[REQUIRED TASKS]:
[1] According to the Elasticsearch place-search post, how often would write operations happen on the database?
[2] Resume the Elasticsearch place-search post, picking up right after its final sentence.

[QUOTED PASSAGE]:
Elasticsearch for geo-aware Wikipedia / OSM place search?


#1

I would like to implement a search-backend which returns a location-aware search results of all Wikipedia / OSM place names, while recognising place names in all languages.

Thus, if you search for "Vienna" or "Wien" from Europe it returns the location of Vienna, Austria, but if you do the same search from within the US, next to one of the many cities called "Vienna", that smaller city might appear above the EU one.

So far, I believe it needs to do the following:

  1. Be geo-aware, thus for each search result it should return it's distance from a query point.

  2. Handle the dozens of alternative-names of places in a smart way. For example "isafjo" should match "Ísafjörður" in an autocomplete.

  3. Cache/index in a way that search results can be provided near real-time, thus allowing an autocomplete experience on the client side.

Would that be a possible / recommended / straightforward application of ElasticSearch? The database would be almost totally read-only, with write operations maybe only once a month.

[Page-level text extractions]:
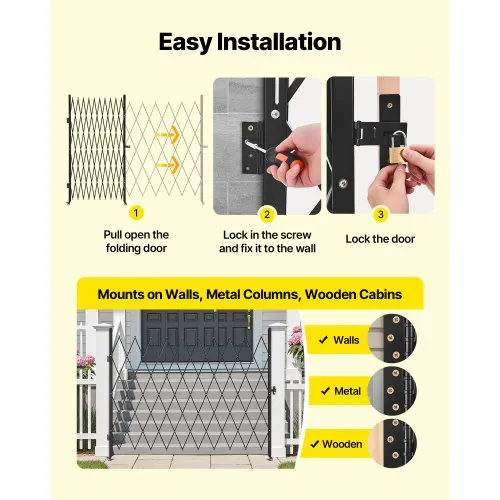 Easy Installation

1

Pull open the folding door

2

Lock in the screw and fix it to the wall

3

Lock the door

Mounts on Walls, Metal Columns, Wooden Cabins

✓ Walls

✓ Metal

✓ Wooden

[ANSWERS TO EACH TASK]:
[1] Write operations would happen maybe only once a month.

[2]
(Mark Walkom) #2

It's definitely possible, but it would involve a bit of leg work with all those requirements.


(Mark Harwood) #3

Check out Pelias from the guys at Mapzen.com
They use geonames data and elasticsearch and is all open source ( bankrolled by Samsung - see https://mapzen.com/about )


#4

Thanks. I've checked it out, and although their demo didn't work for any search term I tried and it has UTF-8 bugs, at least it is an open source project.

The reference I found is geonames.org's REST API, it's super reliable and has a great fuzzy matching for names. I've found an old slide mentioning that they are using Lucene, so I guess implementing it in ElasticSearch today would be the right choice.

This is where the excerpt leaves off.